Is this normal? Once the car warm up is good doesnt really move anymore


----------



## mk4vrjtta (Feb 3, 2007)

joshuaracing said:


> Is a v9 and im running c2 chip I installed the boost gauge today and it show 5 .5 psi im lost!! when I bought the kit the guy told me he was pushing 8 so I dont know. I need help


belt slip :thumbup:


----------



## [email protected] (May 14, 2009)

Loss of boost is definitely belt slip.


----------



## joshuaracing (Sep 29, 2005)

First gear and second gear pulls good but third under boost I feel the car start to hesitate and loss power. How do I fix that just get a new belt?


----------



## [email protected] (May 14, 2009)

joshuaracing said:


> First gear and second gear pulls good but third under boost I feel the car start to hesitate and loss power. How do I fix that just get a new belt?

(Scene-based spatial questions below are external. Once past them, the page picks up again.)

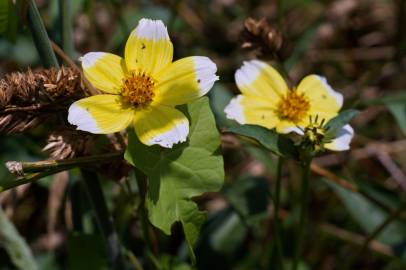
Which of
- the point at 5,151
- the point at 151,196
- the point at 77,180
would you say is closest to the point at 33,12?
the point at 151,196

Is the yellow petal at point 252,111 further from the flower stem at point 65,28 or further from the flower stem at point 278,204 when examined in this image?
the flower stem at point 65,28

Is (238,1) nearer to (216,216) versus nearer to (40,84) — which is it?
(216,216)

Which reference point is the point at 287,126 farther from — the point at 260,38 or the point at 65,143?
the point at 65,143

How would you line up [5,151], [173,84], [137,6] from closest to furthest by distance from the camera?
[173,84], [5,151], [137,6]

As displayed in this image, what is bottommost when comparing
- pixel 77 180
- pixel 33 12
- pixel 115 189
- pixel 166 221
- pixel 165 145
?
pixel 115 189

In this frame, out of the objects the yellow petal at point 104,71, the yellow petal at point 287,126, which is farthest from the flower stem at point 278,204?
the yellow petal at point 104,71

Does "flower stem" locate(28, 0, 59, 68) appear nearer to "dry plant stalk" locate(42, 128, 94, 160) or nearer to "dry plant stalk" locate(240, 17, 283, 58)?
"dry plant stalk" locate(42, 128, 94, 160)
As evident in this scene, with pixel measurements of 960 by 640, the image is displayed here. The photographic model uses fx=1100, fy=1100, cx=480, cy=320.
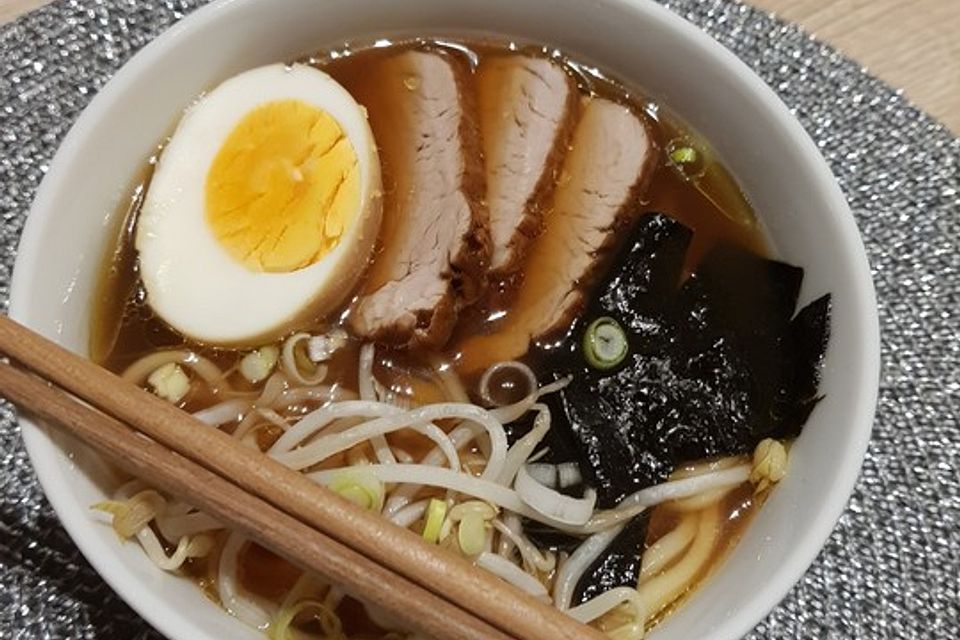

New belt, check the pulleys for remnants of the old belt. Shreds of the old belt will decrease the life of the new belt.


----------



## joshuaracing (Sep 29, 2005)

Thanks I'll do that . where can I get a new belt?


----------



## catalina2.o (Oct 27, 2008)

dude that bolt and pully is moving side to side.. wtf:screwy:


----------



## [email protected] (May 14, 2009)

catalina2.o said:


> dude that bolt and pully is moving side to side.. wtf:screwy:



x2

Just saw that. Check the pulley bolt. If the pulley bolt is tight, then you might need a rebuild as the pulley is moving in and out.


----------



## angelod307 (Aug 16, 2007)

Oh the love you will have at 8 plus....


----------



## joshuaracing (Sep 29, 2005)

After c2 reflashed the chip last week and headers and 2.5 cat back with maganaflow muffler


----------



## joshuaracing (Sep 29, 2005)




----------



## joshuaracing (Sep 29, 2005)

Before and after. Still leans out. 6 psi we didnt red line 

Chip?
Maf?

Do I need an raising fpr ?
Does anybody ever had this problem?


----------



## Norwegian-VR6 (Feb 6, 2002)

Any failcodes with Vag-com? C2 software is written for the stock fpr/obd2~3bar. Afr wideband says?


----------



## joshuaracing (Sep 29, 2005)

Im gonna connect it today 

Afr idle-13.5 to 14.5 

Under load 10.0 once it hits 5k start raising when it get close to 
6 im already at 14.0

I dont see why my car Is in need of gas when im running 30 
injectors and c2 ship stage 2 and low boost 6 psi

After c2 reflashed the chip. Lets say. Im 3rd gear at 3k to 4k rpm and I floor it the car bogs out for a sencond. Then it goes the only time thats doesnt do it is when im at high or drive the car a lil hard it wont do it . It doesnt bother me that much but I dont think thats normal and that was after c2 reflashed 

First dyno no exhaust second dyno 2.5 cat back


----------



## joshuaracing (Sep 29, 2005)




----------



## joshuaracing (Sep 29, 2005)




----------



## joshuaracing (Sep 29, 2005)

Anybody?


----------



## naysayers (Jul 5, 2011)

are you using the 4 inch maf housing with the c2 chip? how old is the MAF?


----------



## Yareka (Mar 5, 2002)

Yareka said:


> Any maf or o2 related codes?


maf code is your issue, ecu has no idea how much air you are moving.


----------



## joshuaracing (Sep 29, 2005)

Yes im running 4 inch housing and c2 
last night I unplugged the mass and the car still runs like if I did nothing 

Im getting the mass sensor this days

Thanks guys


----------



## joshuaracing (Sep 29, 2005)

Update

Thanks to a guy here in vortex got a second hand maf sensor hook it up today and that was it a/f seems to be ok not leaning on boost anymore. Thanks again for all the info


----------



## [email protected] (Jul 25, 2008)

I made 250whp with 205tq at 7psi...


----------